In the Book of Ruth, Naomi is married to a man called Elimelech. A famine leads them and their two sons to move from Bethlehem to Moab. In time, Elimelech dies, as do their two sons, leaving Naomi and her two daughters-in-law destitute.
Naomi decides to return to Bethlehem, entreating her daughters-in-law, who are Moabites and thus from a different ethnic group, not to follow in her barren footsteps. But Ruth insists upon accompanying her, imploring:
Intreat me not to leave thee, or return from the following after thee: for whither thou goest, I will go; and where thou lodgest, I will lodge: thy people shall be my people, and thy God my God: Where thou diest, I will die, and there will be buried…
I don’t know about you, but that sounds more like a marriage vow than anything I might say to my mother-in-law.
When the pair arrive in Bethlehem, Naomi tells the Bethlehemites: ‘Do not call me Naomi, call me Mara (‘Bitter’), for the Almighty has dealt very bitterly with me.’ Ruth takes to gleaning in the barley fields of Boaz, who it transpires, is a kinsman of Elimelech, Naomi’s late husband. With Naomi’s encouragement, Ruth marries Boaz, who bears Ruth a son, Obed.

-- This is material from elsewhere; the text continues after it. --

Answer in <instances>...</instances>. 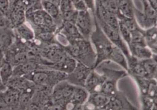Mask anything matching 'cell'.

Curiously, it is as if Obed were the son of Naomi:
And the women said unto Naomi, Blessed be the Lord, which hath not left thee this day without a kinsman, that his name may be famous in Israel. And he shall be unto thee a restorer of thy life, and a nourisher of thine old age, for thy daughter in law, which loveth thee, which is better to thee than seven sons, hath born him. And Naomi took the child, and laid it in
her bosom, and became nurse unto it. And the women her neighbours gave it a name, saying, There is a son born to Naomi…
For the genealogy, Obed was the father of Jesse, and through Jesse, the grandfather of David.